-- Start of Selection --

You are not a bad person just because you want to have sex with somebody of the same gender. You are a bad person because you want to do things that are harmful to others. Now, take a good look at your life. Of all of the things that you have done with your life, where were you and what were you doing when you were making the lives of others worse than those lives could have been?

Those people who have been dead for 2000 years were as much in the dark about the moral universe as they were about the scientific universe, and holding them up as the model of moral perfection is not only insane, it is harmful – it turns otherwise good people such as yourself into people who harm not only others, but people who harm even themselves.

So, quit devoting your energies to policies that harm people who you know are not hurting anybody, and start going after the people who are doing real harm. If you do that, you might actually accomplish the good that you want to accomplish.

I do not epect this type of claim to convince the person it is aimed at. That person will probably continue along his or her chosen path out of inertia alone. However, if this is said loud enough and often enough, somebody would hear it who will actually ask himself, "Do I really have good reason to make others merable by supporting this type of legislation? Is this, perhaps, really another ancient moral mistake?"

As the cultural attitude shifts, then perhaps fewer politicians will feel the need to pursue these types of policies, or think that they are electable when their campaign promise is to do harm to others in the name of God.


Anonymous said...

Alonzo --

I don't think liberal Democrats who accused Bush of intellectual wrecklessness in leading us into Iraq and who also support withdrawl from Iraq is a good example of hipocrisy.

For one thing, I think you're constructing a strawman -- liberal Democrats who argue both that there are no dangers in withrawing the troops and the only way to win a war is to vanquish the enemy.

-- End of Selection --

→ Tasks to complete
- 1) Update the stretch from "So, quit devoting" through "Anonymous said..." in the text on moral harm, replacing "politicians" with "lawmakers".
- 2) In the text on moral harm, what two things were people dead for 2000 years in the dark about?
- 3) Resume the text on moral harm, picking up right after its final sentence.
The material is not needed for any of this.

-- Start of Information provided --

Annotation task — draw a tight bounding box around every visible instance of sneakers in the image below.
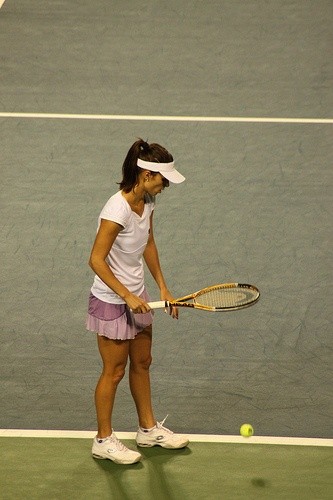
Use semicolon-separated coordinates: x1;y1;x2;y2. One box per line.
92;428;142;464
136;414;189;449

-- End of Information provided --

→ Answer list
- 1)
So, quit devoting your energies to policies that harm people who you know are not hurting anybody, and start going after the people who are doing real harm. If you do that, you might actually accomplish the good that you want to accomplish.

I do not epect this type of claim to convince the person it is aimed at. That person will probably continue along his or her chosen path out of inertia alone. However, if this is said loud enough and often enough, somebody would hear it who will actually ask himself, "Do I really have good reason to make others merable by supporting this type of legislation? Is this, perhaps, really another ancient moral mistake?"

As the cultural attitude shifts, then perhaps fewer lawmakers will feel the need to pursue these types of policies, or think that they are electable when their campaign promise is to do harm to others in the name of God.


Anonymous said...

- 2) The moral universe and the scientific universe.

- 3)
Perhaps there is somebody who is a Democrat and makes these claims, but I don't think it paints an accurate picture of prominent Democratic leaders.

Most liberal Democrats who support withdrawl would probably claim one or both of the following:

1. There is no enemy we could defeat that will result in a peaceful Iraq.

2. We cannot prevent civil war in Iraq. We can perhaps delay it, but eventually, it will happen. If so, why waste our time, money, and troops lives stalling the enevitable?

Now, one could take issue with these claims, but I don't think they are comparable to the absurd assumptions made by Bush in the lead up to the war, or the lack of planning that went into the war itself and the aftermath.

Finally, how are you certain that pulling the troops, apparently no matter how it is done, will certainly increase al-Queida recruits and funding? Surely our continued presence in Iraq itself has these effects. Are you certain that removing the troops can only lead to even greater funding and recruiting?

Alonzo Fyfe said...


Actually, I have not argued that we should not pull our troops out of Iraq. My position has always been to go with the judgment of experts in the field - non-partisan scholars whose life has been dedicated to the study of such issues.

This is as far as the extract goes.